[BEGIN Rows]

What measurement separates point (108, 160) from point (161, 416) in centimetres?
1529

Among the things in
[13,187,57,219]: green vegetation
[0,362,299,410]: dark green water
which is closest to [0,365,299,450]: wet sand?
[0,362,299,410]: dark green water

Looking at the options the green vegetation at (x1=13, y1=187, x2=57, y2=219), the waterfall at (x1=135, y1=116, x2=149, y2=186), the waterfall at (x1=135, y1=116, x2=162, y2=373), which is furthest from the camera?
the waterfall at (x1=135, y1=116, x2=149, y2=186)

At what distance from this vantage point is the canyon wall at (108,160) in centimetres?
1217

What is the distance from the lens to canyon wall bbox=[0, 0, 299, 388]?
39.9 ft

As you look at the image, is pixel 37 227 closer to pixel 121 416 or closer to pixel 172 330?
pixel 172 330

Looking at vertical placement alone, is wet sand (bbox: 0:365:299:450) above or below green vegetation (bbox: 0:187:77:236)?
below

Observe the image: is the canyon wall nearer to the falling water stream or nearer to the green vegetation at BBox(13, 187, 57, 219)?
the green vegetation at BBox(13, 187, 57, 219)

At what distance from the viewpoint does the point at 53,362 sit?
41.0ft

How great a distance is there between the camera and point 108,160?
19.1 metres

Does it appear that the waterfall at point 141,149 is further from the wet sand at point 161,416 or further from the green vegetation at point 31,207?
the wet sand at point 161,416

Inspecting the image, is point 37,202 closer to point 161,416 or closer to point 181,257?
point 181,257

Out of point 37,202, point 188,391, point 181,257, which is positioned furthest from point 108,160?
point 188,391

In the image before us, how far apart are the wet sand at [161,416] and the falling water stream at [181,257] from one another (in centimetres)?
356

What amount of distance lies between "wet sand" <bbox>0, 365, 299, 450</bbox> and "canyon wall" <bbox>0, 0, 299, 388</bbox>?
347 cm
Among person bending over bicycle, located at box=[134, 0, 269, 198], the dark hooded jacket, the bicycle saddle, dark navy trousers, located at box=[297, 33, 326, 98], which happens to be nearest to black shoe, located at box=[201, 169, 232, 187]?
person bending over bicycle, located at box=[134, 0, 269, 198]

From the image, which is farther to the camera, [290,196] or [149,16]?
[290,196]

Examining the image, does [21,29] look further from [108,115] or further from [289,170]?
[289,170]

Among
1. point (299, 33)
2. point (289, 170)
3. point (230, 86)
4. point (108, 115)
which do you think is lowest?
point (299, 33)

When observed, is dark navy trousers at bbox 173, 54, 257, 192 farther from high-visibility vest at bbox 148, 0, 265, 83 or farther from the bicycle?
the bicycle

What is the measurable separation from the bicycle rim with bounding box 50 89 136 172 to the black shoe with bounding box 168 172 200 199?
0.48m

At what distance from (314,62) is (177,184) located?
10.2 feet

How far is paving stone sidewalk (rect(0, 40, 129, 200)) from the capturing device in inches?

[END Rows]

**Task directions:**
Convert the lines from the line with "Looking at vertical" to the line with "19.1 metres", both included, into a Markdown table with the columns Row and Line. Number each row and leave out blank lines.

**Result of this exercise:**
| Row | Line |
|---|---|
| 1 | Looking at vertical placement alone, is wet sand (bbox: 0:365:299:450) above or below green vegetation (bbox: 0:187:77:236)? |
| 2 | below |
| 3 | Observe the image: is the canyon wall nearer to the falling water stream or nearer to the green vegetation at BBox(13, 187, 57, 219)? |
| 4 | the green vegetation at BBox(13, 187, 57, 219) |
| 5 | At what distance from the viewpoint does the point at 53,362 sit? |
| 6 | 41.0ft |
| 7 | How great a distance is there between the camera and point 108,160? |
| 8 | 19.1 metres |